▶ [SUPPLIED TEXT]:
--- START ---

The jury awarded the Turner Prize to Array Collective for their hopeful and dynamic artwork which addresses urgent social and political issues affecting Northern Ireland with humour, seriousness and beauty. They were impressed with how Belfast-based Array Collective were able to translate their activism and values into the gallery environment, creating a welcoming, immersive and surprising exhibition. For the first time, this year's Turner Prize jury selected a shortlist consisting entirely of artist collectives and artist-run projects:
Array Collective, Black Obsidian Sound System, Cooking Sections, Gentle/Radical and Project Art Works.

About the Turner Prize




Pritzker Architecture Prize

Image: FRAC Nord-Pas de Calais, Dunkerque by Anne Lacaton and Jean-Philippe Vassal, 2013-2015.
© Philippe Ruault.

--- END ---

▶ [GIVEN RECORDS]:
--- START ---

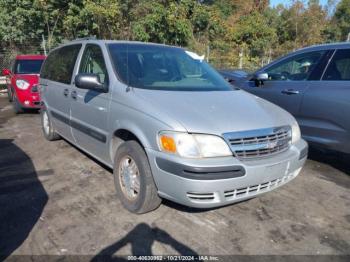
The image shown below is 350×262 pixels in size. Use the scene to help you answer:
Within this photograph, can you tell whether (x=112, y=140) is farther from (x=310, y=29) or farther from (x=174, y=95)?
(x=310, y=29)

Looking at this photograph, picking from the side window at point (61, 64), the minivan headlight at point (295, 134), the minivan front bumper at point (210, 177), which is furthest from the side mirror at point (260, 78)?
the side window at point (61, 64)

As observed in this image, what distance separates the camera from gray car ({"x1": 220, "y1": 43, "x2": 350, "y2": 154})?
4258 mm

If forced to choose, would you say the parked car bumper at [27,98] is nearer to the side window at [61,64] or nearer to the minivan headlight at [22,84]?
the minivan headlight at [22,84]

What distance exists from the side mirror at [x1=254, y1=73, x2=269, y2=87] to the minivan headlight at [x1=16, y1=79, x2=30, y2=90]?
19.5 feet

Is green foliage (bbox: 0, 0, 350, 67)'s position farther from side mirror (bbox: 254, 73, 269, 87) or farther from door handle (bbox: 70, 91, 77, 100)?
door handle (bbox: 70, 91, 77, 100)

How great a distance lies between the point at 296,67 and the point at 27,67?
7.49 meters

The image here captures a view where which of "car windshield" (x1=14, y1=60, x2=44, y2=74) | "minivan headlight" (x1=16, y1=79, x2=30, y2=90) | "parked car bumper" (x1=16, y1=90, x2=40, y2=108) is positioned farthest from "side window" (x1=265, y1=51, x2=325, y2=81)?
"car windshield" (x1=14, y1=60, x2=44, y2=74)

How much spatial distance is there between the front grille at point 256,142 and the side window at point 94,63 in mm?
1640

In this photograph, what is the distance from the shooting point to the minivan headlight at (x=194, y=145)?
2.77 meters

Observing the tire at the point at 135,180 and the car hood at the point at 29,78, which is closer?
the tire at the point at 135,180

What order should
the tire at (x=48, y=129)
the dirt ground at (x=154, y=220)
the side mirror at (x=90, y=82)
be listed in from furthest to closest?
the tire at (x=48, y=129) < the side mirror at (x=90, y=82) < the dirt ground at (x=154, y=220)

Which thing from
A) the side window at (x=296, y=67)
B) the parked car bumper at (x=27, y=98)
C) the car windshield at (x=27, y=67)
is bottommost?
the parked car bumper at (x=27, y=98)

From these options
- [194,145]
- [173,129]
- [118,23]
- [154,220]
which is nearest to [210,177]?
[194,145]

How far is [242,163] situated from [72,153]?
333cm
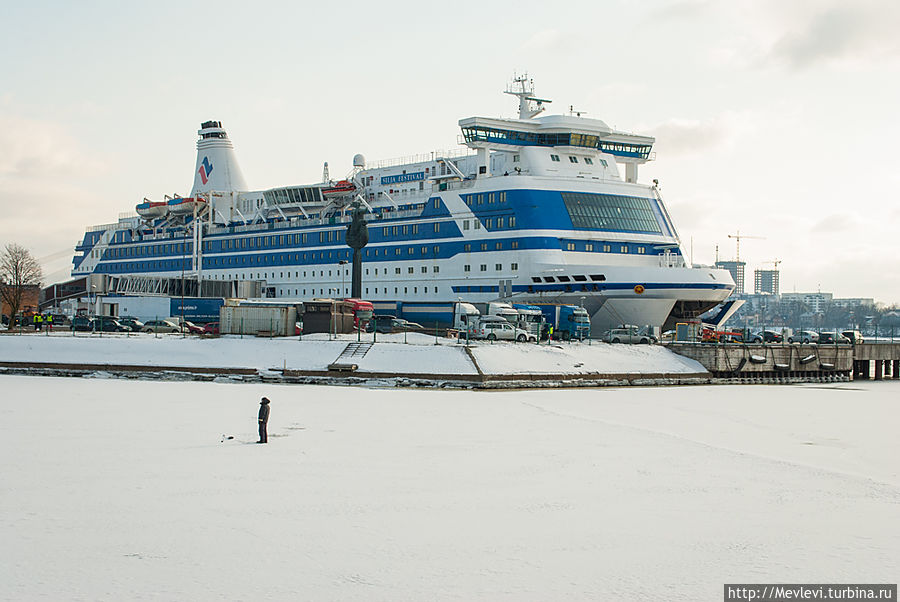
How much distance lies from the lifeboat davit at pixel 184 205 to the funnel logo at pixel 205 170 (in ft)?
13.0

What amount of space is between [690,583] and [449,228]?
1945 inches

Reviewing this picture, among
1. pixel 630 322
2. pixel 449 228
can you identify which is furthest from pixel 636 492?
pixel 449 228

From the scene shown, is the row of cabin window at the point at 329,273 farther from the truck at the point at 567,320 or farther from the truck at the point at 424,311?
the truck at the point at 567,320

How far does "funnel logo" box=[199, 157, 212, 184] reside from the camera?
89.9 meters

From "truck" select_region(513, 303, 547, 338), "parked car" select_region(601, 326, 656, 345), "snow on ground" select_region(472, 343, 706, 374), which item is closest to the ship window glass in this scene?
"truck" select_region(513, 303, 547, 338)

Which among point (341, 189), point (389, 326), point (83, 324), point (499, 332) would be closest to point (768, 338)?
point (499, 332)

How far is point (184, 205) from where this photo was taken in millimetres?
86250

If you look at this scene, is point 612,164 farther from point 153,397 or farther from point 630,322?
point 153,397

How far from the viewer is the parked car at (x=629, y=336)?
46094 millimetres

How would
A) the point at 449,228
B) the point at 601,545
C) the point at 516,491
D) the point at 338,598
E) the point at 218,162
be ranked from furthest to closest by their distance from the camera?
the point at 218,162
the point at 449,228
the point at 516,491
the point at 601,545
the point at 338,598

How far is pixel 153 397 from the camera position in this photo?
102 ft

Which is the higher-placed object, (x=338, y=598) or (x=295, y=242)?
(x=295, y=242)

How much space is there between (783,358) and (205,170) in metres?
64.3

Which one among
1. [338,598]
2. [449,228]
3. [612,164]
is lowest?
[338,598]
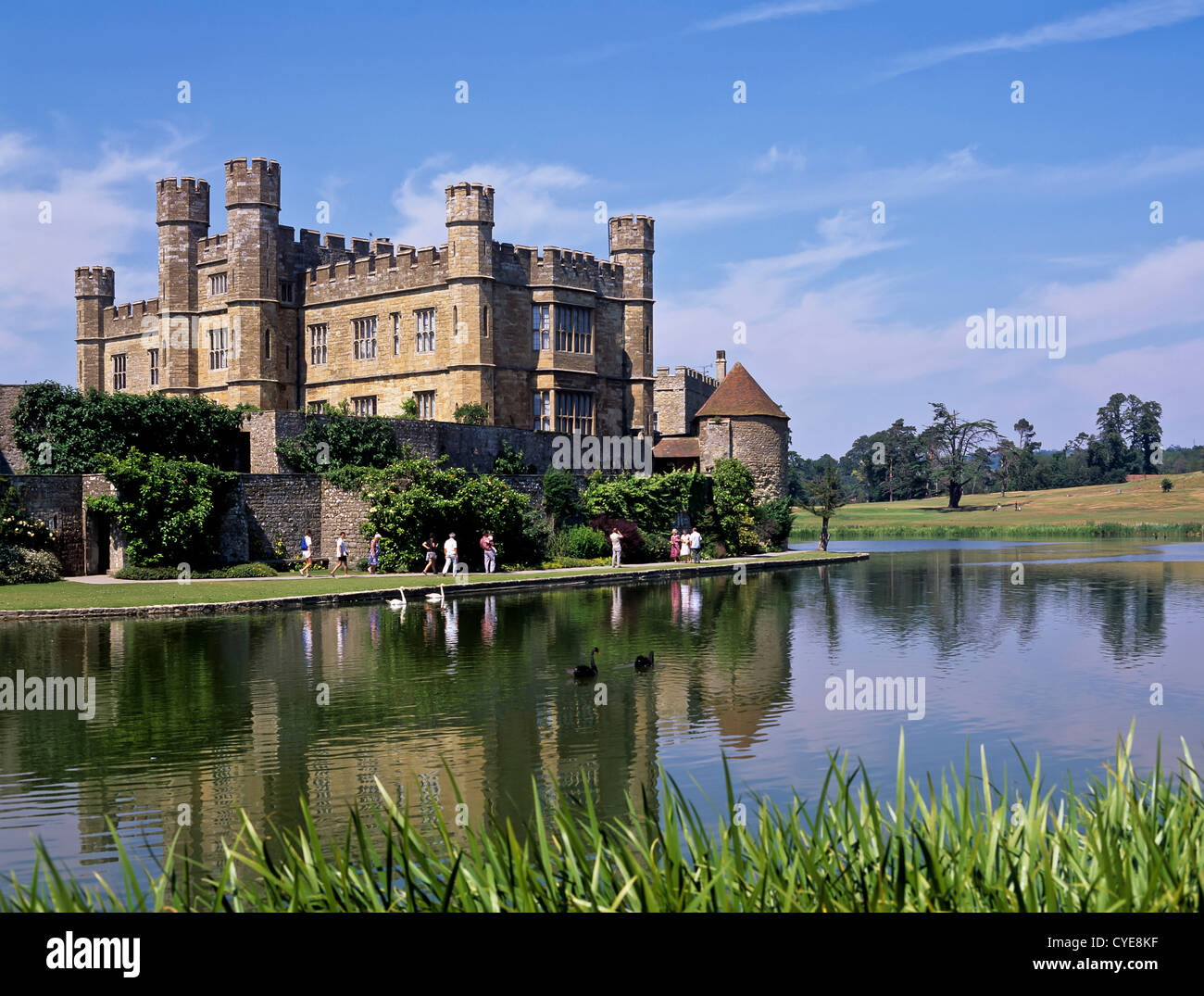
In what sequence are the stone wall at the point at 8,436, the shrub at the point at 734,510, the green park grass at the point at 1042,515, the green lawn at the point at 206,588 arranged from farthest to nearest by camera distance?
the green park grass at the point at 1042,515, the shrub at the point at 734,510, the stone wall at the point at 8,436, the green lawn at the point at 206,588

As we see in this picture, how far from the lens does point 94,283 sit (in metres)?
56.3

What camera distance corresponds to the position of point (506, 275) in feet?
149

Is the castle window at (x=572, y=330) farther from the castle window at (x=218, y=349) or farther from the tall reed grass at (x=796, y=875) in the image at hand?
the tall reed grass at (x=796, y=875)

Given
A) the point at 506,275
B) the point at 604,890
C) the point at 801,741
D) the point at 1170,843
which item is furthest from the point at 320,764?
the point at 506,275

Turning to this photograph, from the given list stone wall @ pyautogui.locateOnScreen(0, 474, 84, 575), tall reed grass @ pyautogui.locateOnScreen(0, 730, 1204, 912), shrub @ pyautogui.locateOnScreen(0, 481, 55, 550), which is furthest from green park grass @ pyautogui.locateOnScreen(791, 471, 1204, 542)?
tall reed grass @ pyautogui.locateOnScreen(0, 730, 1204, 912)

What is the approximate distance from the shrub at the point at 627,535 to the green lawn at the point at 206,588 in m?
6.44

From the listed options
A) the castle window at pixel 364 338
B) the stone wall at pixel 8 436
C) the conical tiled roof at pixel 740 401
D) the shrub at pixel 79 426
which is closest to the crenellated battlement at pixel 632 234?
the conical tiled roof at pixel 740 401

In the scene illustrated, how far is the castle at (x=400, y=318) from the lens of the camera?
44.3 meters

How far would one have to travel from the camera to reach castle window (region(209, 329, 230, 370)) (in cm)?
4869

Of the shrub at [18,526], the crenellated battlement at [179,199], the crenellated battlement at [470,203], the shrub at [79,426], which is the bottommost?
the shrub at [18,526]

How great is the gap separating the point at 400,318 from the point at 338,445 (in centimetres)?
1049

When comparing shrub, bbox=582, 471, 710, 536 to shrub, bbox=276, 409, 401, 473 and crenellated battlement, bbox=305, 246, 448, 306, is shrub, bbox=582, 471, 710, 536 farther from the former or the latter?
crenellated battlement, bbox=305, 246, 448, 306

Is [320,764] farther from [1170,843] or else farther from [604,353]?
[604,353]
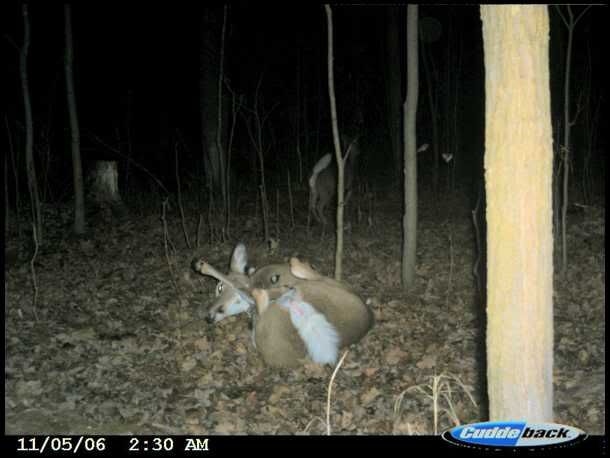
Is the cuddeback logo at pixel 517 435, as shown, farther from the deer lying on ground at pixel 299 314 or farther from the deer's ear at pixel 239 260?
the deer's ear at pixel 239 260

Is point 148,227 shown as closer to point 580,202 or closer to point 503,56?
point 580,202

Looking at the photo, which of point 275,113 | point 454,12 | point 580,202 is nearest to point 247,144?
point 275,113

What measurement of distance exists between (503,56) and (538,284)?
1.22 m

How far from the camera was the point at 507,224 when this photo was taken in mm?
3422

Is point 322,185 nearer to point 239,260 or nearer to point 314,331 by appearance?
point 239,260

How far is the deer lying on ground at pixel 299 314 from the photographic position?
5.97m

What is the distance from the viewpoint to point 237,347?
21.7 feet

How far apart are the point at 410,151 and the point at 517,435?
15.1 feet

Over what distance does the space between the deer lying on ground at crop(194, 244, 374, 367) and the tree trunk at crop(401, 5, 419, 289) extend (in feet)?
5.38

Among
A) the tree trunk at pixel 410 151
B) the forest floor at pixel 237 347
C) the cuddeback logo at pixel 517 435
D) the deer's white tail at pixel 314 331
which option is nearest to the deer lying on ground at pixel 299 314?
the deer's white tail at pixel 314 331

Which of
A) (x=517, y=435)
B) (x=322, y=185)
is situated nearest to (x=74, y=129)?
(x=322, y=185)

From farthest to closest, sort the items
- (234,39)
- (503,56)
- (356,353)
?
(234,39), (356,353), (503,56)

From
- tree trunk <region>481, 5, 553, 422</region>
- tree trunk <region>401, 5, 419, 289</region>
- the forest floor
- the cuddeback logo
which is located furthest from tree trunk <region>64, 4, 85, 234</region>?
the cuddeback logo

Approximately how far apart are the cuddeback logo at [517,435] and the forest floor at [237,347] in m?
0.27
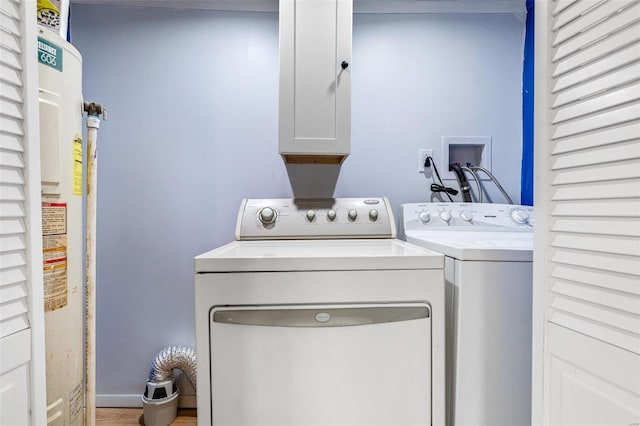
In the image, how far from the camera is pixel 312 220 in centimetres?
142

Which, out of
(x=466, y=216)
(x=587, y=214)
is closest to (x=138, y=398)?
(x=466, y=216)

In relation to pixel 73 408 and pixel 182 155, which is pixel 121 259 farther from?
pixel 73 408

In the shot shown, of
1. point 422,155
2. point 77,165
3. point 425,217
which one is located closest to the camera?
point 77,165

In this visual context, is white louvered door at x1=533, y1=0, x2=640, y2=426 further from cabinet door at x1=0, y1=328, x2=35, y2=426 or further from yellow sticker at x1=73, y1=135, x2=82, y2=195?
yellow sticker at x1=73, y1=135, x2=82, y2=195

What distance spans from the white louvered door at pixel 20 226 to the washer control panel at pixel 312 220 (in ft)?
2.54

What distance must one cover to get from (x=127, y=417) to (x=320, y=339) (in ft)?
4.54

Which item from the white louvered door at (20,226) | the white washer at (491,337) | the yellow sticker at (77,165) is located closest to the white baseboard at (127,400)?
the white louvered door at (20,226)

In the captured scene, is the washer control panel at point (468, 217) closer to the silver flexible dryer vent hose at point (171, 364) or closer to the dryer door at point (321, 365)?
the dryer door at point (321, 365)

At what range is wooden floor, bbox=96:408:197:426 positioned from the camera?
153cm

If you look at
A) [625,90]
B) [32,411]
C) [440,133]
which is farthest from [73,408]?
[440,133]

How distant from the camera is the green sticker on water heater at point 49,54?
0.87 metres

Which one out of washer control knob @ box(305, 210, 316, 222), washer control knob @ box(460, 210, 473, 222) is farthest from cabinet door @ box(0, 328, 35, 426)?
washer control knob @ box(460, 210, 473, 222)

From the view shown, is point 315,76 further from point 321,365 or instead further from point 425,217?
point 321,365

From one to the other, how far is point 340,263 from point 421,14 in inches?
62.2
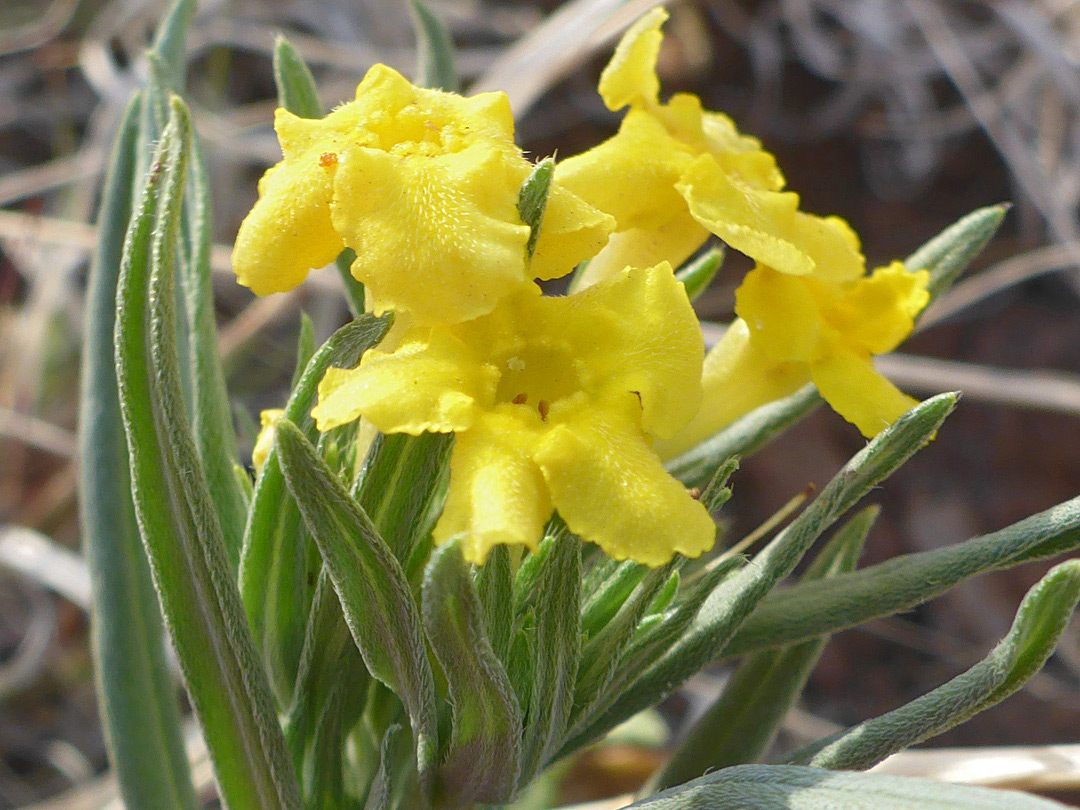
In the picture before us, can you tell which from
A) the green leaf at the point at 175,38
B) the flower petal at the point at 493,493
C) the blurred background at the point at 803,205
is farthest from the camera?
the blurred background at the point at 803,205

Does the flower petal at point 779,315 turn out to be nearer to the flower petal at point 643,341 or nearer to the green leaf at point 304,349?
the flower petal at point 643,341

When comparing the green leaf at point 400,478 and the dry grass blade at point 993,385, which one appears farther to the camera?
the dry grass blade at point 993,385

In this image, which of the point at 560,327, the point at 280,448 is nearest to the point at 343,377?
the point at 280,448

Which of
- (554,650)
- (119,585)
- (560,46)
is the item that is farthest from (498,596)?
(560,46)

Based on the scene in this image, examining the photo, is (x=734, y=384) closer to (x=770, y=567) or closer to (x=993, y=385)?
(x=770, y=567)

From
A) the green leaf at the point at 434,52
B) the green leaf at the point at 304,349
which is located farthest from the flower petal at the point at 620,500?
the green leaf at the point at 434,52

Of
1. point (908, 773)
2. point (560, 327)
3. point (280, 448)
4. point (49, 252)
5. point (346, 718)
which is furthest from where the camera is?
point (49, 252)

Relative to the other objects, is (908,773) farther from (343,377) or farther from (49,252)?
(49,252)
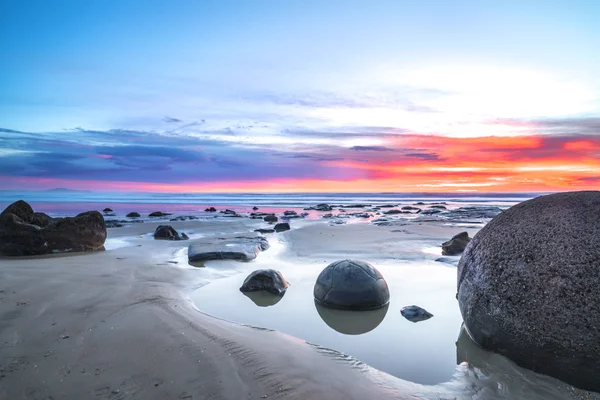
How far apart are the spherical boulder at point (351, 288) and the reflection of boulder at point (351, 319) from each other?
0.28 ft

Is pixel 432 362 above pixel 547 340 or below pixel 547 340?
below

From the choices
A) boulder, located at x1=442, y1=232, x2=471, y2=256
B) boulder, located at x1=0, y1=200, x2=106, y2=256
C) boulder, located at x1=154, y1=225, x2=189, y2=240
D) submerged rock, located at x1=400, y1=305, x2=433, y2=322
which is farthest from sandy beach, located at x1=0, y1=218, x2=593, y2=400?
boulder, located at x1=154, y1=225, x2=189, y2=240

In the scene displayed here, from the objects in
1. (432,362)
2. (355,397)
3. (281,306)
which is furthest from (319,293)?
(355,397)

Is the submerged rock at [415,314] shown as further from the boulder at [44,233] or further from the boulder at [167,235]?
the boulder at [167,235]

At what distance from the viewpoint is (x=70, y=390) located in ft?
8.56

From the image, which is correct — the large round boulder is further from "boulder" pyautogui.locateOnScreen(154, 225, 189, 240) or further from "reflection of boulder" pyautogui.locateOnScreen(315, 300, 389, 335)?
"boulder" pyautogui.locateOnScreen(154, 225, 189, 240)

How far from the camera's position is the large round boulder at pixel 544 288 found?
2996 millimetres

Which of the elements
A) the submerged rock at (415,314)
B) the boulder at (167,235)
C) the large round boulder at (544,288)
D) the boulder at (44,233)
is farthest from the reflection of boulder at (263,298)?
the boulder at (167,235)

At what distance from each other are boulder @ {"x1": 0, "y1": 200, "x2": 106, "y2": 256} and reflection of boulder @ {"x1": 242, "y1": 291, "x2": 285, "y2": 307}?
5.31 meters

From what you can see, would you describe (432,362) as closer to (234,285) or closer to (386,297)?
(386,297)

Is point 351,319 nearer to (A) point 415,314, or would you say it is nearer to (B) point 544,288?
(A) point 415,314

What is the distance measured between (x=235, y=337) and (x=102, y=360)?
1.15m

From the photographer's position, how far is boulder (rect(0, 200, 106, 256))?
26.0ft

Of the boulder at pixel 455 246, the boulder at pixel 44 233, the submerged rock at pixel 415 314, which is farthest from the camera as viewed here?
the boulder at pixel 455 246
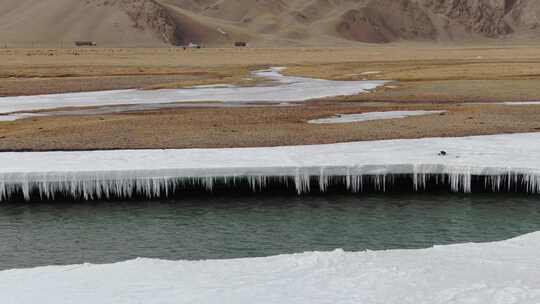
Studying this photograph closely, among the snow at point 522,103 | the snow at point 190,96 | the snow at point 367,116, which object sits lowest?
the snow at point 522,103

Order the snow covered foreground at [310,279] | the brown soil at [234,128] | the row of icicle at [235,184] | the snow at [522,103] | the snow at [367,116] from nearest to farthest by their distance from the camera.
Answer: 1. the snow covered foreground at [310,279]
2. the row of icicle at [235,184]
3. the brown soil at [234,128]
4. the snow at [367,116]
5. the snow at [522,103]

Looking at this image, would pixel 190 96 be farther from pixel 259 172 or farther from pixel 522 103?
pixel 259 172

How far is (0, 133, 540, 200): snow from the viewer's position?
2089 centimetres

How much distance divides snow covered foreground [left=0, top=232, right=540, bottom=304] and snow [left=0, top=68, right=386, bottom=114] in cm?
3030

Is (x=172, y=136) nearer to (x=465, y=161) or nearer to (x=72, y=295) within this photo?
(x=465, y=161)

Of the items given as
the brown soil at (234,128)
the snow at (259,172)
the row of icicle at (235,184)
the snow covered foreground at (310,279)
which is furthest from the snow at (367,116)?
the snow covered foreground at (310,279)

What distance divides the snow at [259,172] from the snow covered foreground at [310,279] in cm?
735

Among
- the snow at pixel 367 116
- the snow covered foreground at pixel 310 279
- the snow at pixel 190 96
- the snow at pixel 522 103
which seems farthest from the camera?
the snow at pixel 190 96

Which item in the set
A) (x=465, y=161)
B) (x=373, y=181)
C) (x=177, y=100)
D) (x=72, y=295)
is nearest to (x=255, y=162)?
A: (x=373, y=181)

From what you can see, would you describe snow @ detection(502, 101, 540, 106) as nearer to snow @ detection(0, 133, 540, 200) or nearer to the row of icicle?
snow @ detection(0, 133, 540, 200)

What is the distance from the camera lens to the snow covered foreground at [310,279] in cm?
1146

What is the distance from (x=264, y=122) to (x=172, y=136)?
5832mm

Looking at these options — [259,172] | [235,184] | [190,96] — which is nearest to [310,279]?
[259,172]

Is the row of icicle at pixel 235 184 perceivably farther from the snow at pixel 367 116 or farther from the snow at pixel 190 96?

--- END ---

▶ [PROMPT 1]: Shorten the paragraph of the Turner Prize passage that begins "The jury awarded the Turner Prize," keeping its main facts.
▶ [PROMPT 2]: Carry on the Turner Prize passage from its last line.
The entries are not needed for what follows.

▶ [EXERCISE ANSWER 1]: The jury gave the Turner Prize to Belfast-based Array Collective. It praised their hopeful, dynamic work on urgent social and political issues in Northern Ireland, and the way they carried their activism into a welcoming, immersive gallery show. For the first time, the shortlist held only artist collectives and artist-run projects: Array Collective, Black Obsidian Sound System, Cooking Sections, Gentle/Radical and Project Art Works.

▶ [EXERCISE ANSWER 2]:
ARCHITECTURE

Anne Lacaton and Jean-Philippe Vassal

Pritzker Architecture Prize

French architects Anne Lacaton and Jean-Philippe Vassal, founders of the Paris-based studio Lacaton & Vassal, won the 2021 Pritzker Architecture Prize. Their work reflects architecture’s democratic spirit. Through their ideas, approach to the profession, and the resulting buildings, they have proven that a commitment to a restorative architecture that is at once technological, innovative, and ecologically responsive can be pursued. The practice begins every project with a process of discovery which includes intensely observing and finding value in what already exists. Many of the studio's projects focus on expanding usable space through the use of winter gardens and balconies often utilising polycarbonate panels.

About the Pritzker Architecture Prize




Prix AWARE

Image: Barbara Chase-Riboud, Mao’s Organ, 2007. Polished bronze and red silk cord.
© Michael Rosenfeld Gallery, LLC NY, © Barbara Chase-Riboud.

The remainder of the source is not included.